Change wherever you look

The myRA program was an Obama-era effort to chip away at the retirement coverage gap, and to get some of the tens of millions of working Americans who are currently making no provision for retirement to start saving. But, in a press release announcing its winding down, Jovita Carranza, U.S. Treasurer, cited “very little demand for the program,” making the cost of running it disproportionate.

Evidence of upheaval in the retirement system exists wherever you look: a decline in the number of private sector employers offering defined benefit (DB) pensions and the transfer of risk to the insurance sector; defined contribution (DC) plans still adjusting to the role of primary – rather than supplemental – retirement saving vehicles, and distracted by a stream of lawsuits; a public sector system funding shortfall of – depending on whose numbers you believe – between $1 trillion and $5 trillion; a multi-employer system which has started to actually cut benefits, including those already in payment. The Social Security system must find a way to cope with a drop in the ratio of workers to retirees. All of this against a backdrop of fundamental change in the economy and growing income inequality.

Relatively little mainstream attention has been paid to retirement issues. Partly that’s because it’s a long-term question, and easy to kick the can. Mainly, it’s because mainstream attention is focused on healthcare, which is an order of magnitude more complex and pressing.

It may not be grabbing the headlines, but there are plenty of ideas floating around. How many people understand all of the ins and outs of 401(k)s, 403(b)s, IRAs, Roth IRAs, SIMPLE IRAs, SEPs, SARSEPs, QRPs, DB plans, money purchase plans, profit sharing plans, ESOPs and ELVEs?1

Although myRA may have been removed from that list, other options may be joining it as various state-run initiatives move forward, despite congressional actions that removed safe harbors that some of them had been hoping to lean on.

Lacking a clear direction

Holding back efforts to improve the system, however, is the partisan and fractious political environment. This has left us without a clear overall direction that everyone – politicians on both sides of the aisle, employers, financial services providers, unions, and the many other stakeholders – can work toward.
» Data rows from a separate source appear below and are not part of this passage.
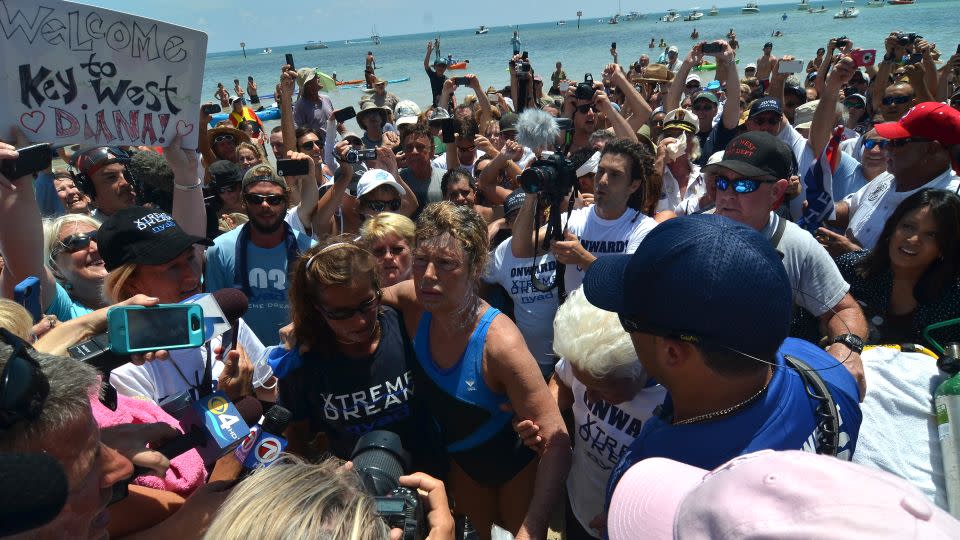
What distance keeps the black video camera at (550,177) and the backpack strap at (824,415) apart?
1923mm

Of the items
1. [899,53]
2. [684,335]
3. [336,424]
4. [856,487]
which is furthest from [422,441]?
[899,53]

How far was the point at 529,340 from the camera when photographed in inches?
140

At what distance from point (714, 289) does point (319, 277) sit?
60.9 inches

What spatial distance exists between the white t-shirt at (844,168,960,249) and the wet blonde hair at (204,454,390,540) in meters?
3.44

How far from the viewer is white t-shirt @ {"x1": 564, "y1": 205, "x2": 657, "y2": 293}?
3506 millimetres

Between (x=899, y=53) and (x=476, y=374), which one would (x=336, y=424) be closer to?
(x=476, y=374)

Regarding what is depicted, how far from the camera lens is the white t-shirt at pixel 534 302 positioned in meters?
3.53

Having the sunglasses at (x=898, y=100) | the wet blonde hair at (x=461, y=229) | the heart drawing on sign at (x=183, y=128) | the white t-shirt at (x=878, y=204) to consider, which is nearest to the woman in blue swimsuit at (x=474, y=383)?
the wet blonde hair at (x=461, y=229)

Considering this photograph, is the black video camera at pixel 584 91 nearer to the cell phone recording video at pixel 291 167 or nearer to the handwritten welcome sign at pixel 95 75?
the cell phone recording video at pixel 291 167

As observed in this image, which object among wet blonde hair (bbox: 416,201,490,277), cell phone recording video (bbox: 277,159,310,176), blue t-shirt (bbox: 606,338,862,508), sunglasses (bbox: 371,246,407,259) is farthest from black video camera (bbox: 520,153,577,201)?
blue t-shirt (bbox: 606,338,862,508)

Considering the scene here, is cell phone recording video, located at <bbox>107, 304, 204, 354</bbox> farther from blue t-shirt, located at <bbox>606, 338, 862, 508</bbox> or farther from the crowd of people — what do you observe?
blue t-shirt, located at <bbox>606, 338, 862, 508</bbox>

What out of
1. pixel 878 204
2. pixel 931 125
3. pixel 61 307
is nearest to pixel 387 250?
pixel 61 307

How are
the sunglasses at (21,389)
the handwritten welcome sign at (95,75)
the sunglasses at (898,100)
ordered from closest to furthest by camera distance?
the sunglasses at (21,389), the handwritten welcome sign at (95,75), the sunglasses at (898,100)

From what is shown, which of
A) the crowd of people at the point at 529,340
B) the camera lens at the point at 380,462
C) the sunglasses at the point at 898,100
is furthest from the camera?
the sunglasses at the point at 898,100
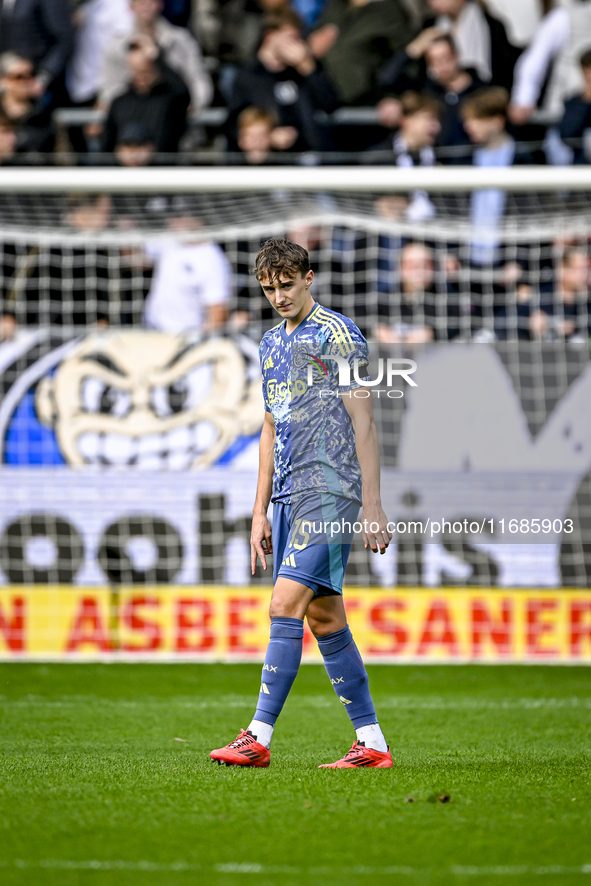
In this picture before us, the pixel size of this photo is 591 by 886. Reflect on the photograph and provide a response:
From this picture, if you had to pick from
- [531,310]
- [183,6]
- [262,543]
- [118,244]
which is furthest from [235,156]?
[262,543]

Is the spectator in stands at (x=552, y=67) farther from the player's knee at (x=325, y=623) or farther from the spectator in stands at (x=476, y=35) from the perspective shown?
the player's knee at (x=325, y=623)

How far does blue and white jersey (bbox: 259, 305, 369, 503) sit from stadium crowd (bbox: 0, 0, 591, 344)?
14.6ft

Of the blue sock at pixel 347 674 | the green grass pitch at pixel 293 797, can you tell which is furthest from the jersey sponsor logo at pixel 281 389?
the green grass pitch at pixel 293 797

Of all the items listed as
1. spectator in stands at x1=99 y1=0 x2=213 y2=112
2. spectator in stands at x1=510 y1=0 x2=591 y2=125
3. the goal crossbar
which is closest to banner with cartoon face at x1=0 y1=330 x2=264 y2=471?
the goal crossbar

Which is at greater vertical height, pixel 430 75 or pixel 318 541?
pixel 430 75

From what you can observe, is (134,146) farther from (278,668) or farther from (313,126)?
(278,668)

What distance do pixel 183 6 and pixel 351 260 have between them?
3647 mm

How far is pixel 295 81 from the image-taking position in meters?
10.0

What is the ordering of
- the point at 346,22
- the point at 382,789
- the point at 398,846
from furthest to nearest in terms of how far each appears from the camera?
1. the point at 346,22
2. the point at 382,789
3. the point at 398,846

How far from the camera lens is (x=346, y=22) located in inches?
415

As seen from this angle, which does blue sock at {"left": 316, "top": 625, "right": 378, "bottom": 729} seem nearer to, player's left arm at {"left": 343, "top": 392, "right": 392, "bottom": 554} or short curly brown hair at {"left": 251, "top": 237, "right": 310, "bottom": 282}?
player's left arm at {"left": 343, "top": 392, "right": 392, "bottom": 554}

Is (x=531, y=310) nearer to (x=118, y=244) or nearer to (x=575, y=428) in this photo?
(x=575, y=428)

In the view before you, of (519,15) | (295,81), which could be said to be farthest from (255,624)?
(519,15)

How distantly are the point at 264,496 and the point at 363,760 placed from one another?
97cm
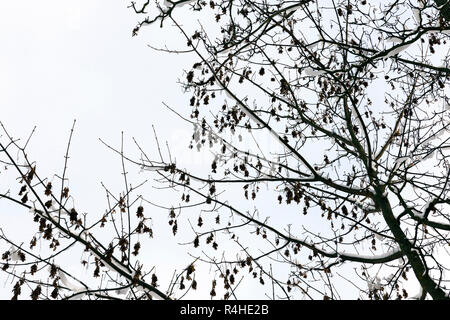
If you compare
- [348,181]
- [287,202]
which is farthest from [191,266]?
[348,181]

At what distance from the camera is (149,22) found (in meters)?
5.17

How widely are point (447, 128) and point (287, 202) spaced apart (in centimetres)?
257

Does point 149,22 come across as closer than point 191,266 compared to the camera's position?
No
Such an environment makes it hard to keep the bigger picture in sight, looking beyond narrow self-interest to the wider goal of a cost-effective structure fit for 21st century.

It’s left too many working Americans poorly-served. In the case of myRA, the Trump administration is rolling back an Obama administration initiative (which is hardly unusual,) – and the result is that the 30,000 or so people who signed up for myRA expecting to be invested in a fund that guarantees no loss of principal, while returning (as of August 2017) 2.25% and a net administrative expense ratio below 4 basis points, instead find themselves about to be rolled over into an IRA world that has been built around the needs of far larger accounts and won’t be able to offer that combination of features. That’s just one example of the shadow cast by the political backdrop on the savings of individuals.

It’s still worth exploring new ideas. Good initiatives can have a meaningful impact, even when they are pursued piecemeal against a partisan backdrop. But, right now, what the retirement system really needs is a clear sense of direction.

1The acronyms stand for: Individual Retirement Account (IRA), Savings Incentive Match Plans for Employees (SIMPLE), Simplified Employee Pension (SEP), Salary Reduction Simplified Employee Pension (SARSEP), Qualified Retirement Plan (QRP), Employee Stock Ownership Plan (ESOP). There’s no such thing as ELVEs, though.